Compte-rendu de l’ouvrage: Emmanuel Le Roy Ladurie, une vie face à l’histoire

by in Revue 1 avril 2019
Proposé par Régis Juvanon du Vachat, membre du comité de rédaction de la revue.

D’Emmanuel Le Roy Ladurie, on connaît son « Histoire du climat depuis l’an mil » parue en 1967 chez Flammarion, ou encore « Montaillou village occitan de 1294 à 1324 » (Gallimard, 1975) où, à partir des registres de l’inquisition, il retrace la vie des habitants de ce village de Haute-Ariège, imprégné de catharisme, et démontre ainsi la possibilité d‘une histoire totale. Le livre de S. Lemny fait le portrait de cet historien talentueux, professeur au Collège de France, président de la Bibliothèque Nationale de France (BNF), créateur de l’Ecole des Hautes Etudes en Sciences Sociales (EHESS) pour se limiter aux postes les plus prestigieux qu’il a occupés. Au-delà de ses activités professionnelles, les chapitres du livre nous dévoilent aussi tout le contexte familial de la vie d’E. Le Roy Ladurie.

§ JEU DE DONNÉES

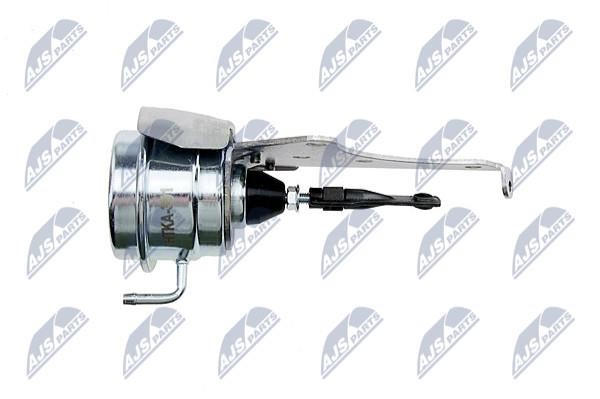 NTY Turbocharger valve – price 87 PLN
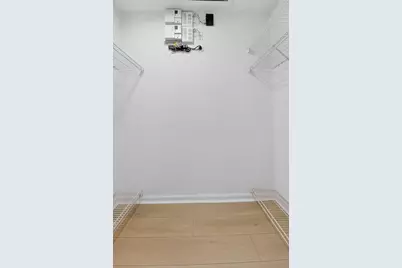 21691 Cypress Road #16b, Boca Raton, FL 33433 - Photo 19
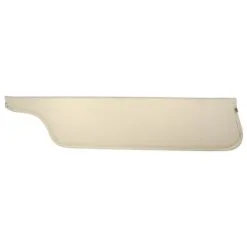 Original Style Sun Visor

==

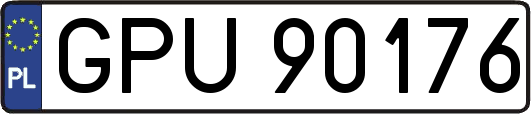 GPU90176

...

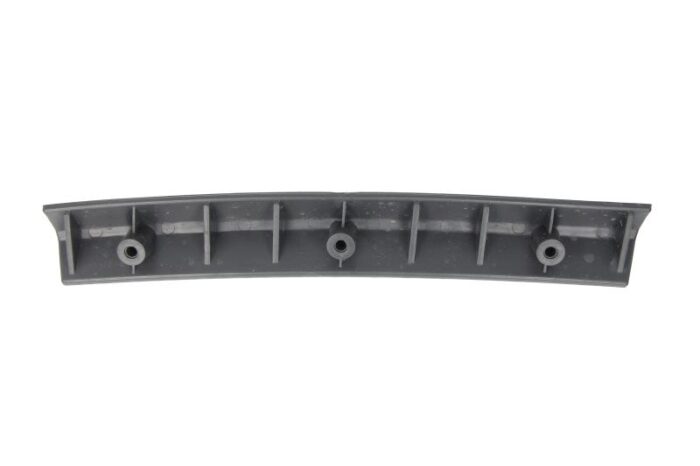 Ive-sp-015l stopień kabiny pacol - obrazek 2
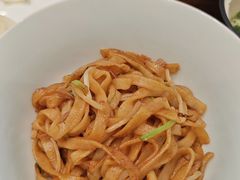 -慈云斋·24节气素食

§ CONSIGNE 1
Modifiez le compte-rendu en le reprenant à partir du passage contenant « Compte-rendu de l’ouvrage: Emmanuel » et en vous arrêtant après « de la revue. », en remplaçant « comité de rédaction » par « conseil éditorial ».
§ CONSIGNE 2
Selon le compte-rendu, en quelle année et chez quel éditeur l'« Histoire du climat depuis l'an mil » a-t-elle paru ?
Les enregistrements forment un matériau indépendant du compte-rendu.

§ VOTRE RÉPONSE 1
Compte-rendu de l’ouvrage: Emmanuel Le Roy Ladurie, une vie face à l’histoire

by in Revue 1 avril 2019
Proposé par Régis Juvanon du Vachat, membre du conseil éditorial de la revue.

§ VOTRE RÉPONSE 2
En 1967, chez Flammarion.